**Excerpt:**
##############################
As our first step towards simplification, let's introduce a type parameter AB, and use an equality constraint to set <A as Mul<B>>::Output equal to this type.

fn mul_three_times<A, B, AB>(a: A, b: B)
    -> <<AB as Mul<B>>::Output as Mul<B>>::Output
where
    B: Copy,
    A: Mul<B, Output=AB>,
    AB: Mul<B>,
    <AB as Mul<B>>::Output: Mul<B>,
{ a * b * b * b }

What we accomplished by doing this is that we introduced a name for the type of a * b. We can do this again to introduce a name for the type of a * b * b:

fn mul_three_times<A, B, AB, ABB>(a: A, b: B)
    -> <ABB as Mul<B>>::Output
where
    B: Copy,
    A: Mul<B, Output=AB>,
    AB: Mul<B, Output=ABB>,
    ABB: Mul<B>,
{ a * b * b * b }

and one last time to name the type of a * b * b * b

fn mul_three_times<A, B, AB, ABB, ABBB>(a: A, b: B) -> ABBB
where
    B: Copy,
    A: Mul<B, Output=AB>,
    AB: Mul<B, Output=ABB>,
    ABB: Mul<B, Output=ABBB>,
{ a * b * b * b }

Neat!
##############################
**Provided records:**
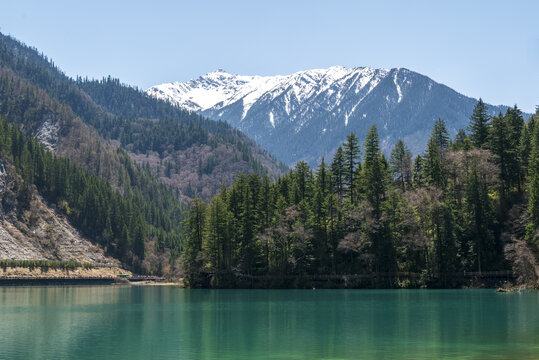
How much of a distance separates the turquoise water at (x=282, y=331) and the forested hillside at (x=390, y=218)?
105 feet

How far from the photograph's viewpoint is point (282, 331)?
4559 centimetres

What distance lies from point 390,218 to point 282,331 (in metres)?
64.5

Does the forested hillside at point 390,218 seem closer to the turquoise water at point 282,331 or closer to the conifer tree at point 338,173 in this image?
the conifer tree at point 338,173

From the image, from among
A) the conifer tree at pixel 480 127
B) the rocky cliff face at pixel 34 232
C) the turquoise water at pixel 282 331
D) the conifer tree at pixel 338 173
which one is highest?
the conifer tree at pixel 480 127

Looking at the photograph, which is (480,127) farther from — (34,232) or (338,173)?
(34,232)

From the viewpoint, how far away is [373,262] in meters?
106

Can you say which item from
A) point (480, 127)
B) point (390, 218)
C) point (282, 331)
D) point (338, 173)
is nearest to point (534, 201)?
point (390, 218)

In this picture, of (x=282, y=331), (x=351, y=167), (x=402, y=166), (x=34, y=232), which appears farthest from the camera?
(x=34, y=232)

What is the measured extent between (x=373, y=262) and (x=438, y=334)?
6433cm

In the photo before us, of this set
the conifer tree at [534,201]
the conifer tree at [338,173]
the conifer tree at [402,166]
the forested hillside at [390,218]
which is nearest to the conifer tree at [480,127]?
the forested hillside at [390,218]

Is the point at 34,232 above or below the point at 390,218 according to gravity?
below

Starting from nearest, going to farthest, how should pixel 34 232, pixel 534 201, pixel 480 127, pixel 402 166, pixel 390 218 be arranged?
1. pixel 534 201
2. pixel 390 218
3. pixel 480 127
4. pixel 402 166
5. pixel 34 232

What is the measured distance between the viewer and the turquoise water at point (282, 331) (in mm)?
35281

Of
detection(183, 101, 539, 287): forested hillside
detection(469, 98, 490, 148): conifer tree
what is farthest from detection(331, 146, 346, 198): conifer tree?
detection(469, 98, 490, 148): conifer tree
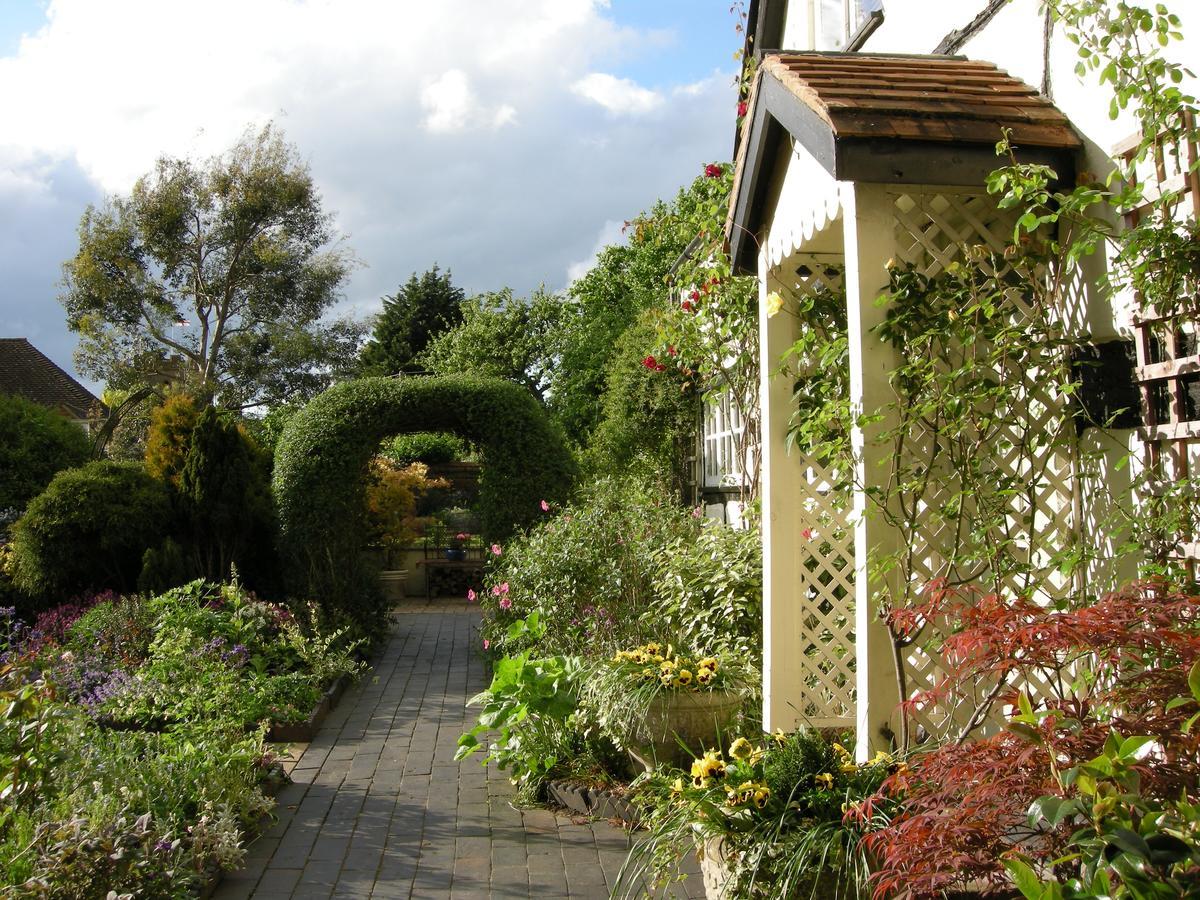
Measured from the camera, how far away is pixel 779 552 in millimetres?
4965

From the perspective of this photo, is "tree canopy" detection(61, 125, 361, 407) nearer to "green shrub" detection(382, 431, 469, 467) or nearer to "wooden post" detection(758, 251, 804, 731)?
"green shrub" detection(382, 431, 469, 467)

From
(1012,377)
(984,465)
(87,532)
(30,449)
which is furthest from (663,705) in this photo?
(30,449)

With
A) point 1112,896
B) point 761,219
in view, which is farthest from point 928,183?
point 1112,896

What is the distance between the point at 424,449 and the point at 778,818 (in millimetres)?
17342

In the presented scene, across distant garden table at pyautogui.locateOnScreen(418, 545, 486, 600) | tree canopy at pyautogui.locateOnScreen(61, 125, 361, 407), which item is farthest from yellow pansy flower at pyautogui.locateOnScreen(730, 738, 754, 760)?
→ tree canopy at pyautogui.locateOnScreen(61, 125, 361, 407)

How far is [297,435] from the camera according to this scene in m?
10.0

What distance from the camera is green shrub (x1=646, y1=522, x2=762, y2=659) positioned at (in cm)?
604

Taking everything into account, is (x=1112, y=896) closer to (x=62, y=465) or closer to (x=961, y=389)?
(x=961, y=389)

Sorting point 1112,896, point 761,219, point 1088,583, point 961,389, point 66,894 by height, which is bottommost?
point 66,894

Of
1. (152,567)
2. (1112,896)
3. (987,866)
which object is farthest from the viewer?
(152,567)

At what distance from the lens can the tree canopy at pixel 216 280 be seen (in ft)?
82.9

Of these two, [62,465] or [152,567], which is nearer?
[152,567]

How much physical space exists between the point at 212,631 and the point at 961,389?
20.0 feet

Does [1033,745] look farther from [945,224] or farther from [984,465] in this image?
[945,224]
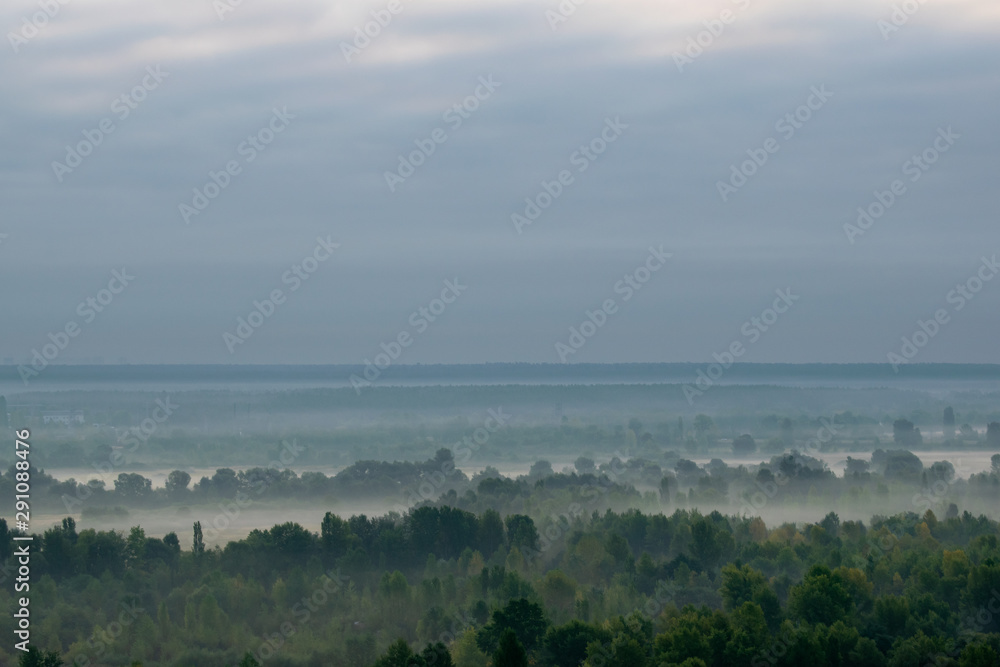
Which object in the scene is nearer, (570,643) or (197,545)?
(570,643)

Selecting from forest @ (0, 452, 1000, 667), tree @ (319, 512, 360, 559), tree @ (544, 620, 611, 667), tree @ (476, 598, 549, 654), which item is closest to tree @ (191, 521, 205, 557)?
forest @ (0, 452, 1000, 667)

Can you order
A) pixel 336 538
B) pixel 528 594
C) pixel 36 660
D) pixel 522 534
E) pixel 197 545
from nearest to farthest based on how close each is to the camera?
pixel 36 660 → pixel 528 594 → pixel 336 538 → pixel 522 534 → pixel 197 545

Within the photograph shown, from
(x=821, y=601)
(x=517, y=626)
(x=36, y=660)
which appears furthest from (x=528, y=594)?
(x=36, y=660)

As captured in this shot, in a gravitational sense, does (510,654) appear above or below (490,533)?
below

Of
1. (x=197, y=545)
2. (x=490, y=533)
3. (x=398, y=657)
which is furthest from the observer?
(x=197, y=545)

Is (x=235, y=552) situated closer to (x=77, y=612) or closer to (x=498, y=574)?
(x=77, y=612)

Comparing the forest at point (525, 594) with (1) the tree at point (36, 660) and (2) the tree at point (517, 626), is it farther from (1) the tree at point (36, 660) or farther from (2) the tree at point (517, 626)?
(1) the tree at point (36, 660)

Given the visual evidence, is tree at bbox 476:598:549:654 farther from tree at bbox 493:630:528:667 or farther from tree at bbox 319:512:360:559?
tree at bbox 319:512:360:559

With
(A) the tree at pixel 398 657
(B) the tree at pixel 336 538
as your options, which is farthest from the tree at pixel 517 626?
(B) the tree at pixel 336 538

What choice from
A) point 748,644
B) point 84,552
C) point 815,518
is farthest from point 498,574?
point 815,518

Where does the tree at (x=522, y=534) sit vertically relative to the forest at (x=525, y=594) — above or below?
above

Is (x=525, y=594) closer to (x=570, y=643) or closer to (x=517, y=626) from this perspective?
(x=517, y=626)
##############################
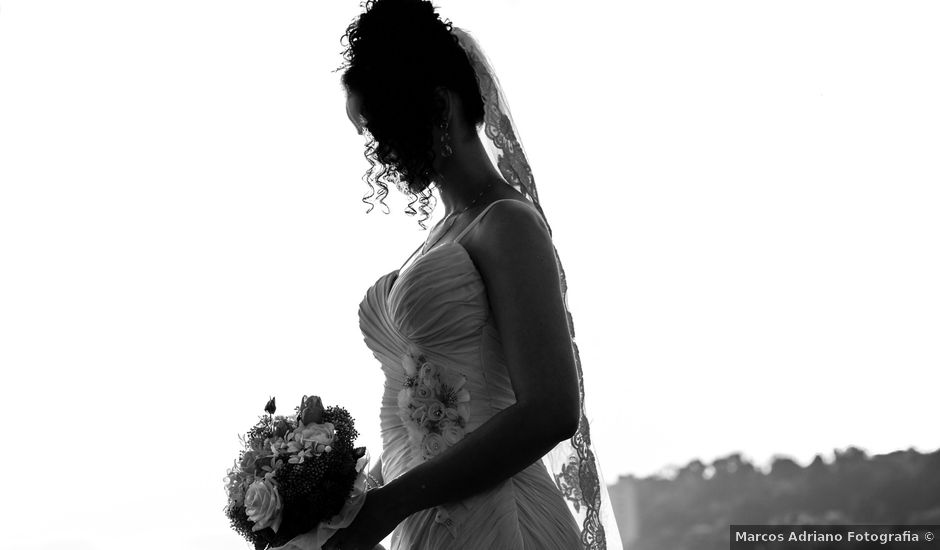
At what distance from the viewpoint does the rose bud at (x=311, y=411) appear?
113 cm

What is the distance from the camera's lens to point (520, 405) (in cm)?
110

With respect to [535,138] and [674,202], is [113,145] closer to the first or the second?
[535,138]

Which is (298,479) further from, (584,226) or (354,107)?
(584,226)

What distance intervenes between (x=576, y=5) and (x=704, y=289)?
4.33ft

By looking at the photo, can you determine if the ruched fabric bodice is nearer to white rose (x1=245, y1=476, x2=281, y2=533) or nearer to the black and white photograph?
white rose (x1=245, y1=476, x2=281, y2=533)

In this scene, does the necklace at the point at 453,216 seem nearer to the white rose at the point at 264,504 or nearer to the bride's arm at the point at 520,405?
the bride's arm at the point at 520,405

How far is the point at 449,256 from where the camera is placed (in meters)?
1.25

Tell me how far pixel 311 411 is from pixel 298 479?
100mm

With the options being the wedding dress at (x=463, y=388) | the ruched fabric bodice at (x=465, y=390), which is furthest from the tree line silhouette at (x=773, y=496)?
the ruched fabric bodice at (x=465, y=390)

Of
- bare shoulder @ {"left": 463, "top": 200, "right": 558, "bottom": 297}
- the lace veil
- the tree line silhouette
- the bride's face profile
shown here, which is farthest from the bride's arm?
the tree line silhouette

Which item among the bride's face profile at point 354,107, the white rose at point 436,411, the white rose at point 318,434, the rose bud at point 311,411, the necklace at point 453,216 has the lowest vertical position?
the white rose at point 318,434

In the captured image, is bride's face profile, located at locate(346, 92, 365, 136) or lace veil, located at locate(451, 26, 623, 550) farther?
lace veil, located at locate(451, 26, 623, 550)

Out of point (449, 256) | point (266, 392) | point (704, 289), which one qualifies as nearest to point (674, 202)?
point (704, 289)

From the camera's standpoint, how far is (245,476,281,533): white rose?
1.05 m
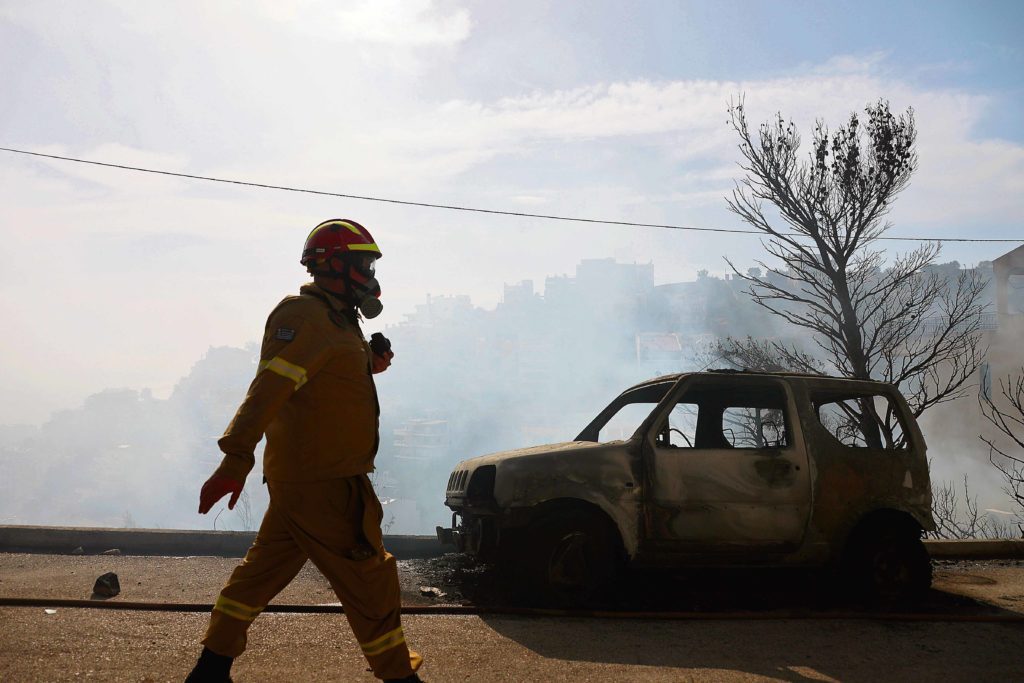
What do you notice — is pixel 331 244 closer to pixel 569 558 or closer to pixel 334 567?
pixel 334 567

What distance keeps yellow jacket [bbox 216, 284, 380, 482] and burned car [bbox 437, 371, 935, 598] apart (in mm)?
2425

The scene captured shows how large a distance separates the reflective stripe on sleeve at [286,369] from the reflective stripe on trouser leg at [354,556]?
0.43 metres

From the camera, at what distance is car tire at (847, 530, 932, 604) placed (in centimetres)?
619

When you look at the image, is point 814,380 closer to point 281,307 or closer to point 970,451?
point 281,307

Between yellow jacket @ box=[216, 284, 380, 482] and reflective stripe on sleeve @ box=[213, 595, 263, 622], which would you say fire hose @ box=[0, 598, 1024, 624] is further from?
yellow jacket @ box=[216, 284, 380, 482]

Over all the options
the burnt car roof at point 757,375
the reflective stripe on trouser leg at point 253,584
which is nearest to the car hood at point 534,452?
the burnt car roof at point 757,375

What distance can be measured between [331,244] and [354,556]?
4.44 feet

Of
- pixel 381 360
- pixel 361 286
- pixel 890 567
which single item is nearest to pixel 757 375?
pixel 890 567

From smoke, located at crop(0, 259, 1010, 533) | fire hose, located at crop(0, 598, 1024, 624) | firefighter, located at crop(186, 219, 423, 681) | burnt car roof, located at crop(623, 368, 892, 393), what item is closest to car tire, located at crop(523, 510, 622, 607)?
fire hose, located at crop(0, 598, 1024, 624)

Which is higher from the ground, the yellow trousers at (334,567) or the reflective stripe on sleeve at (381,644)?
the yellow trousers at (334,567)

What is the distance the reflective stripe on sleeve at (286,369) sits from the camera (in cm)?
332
##############################
Copy the Rust generics excerpt from "What we accomplished" up to and including "ABB>(a: A, b: B)", replacing "accomplished" with "achieved".

What we achieved by doing this is that we introduced a name for the type of a * b. We can do this again to introduce a name for the type of a * b * b:

fn mul_three_times<A, B, AB, ABB>(a: A, b: B)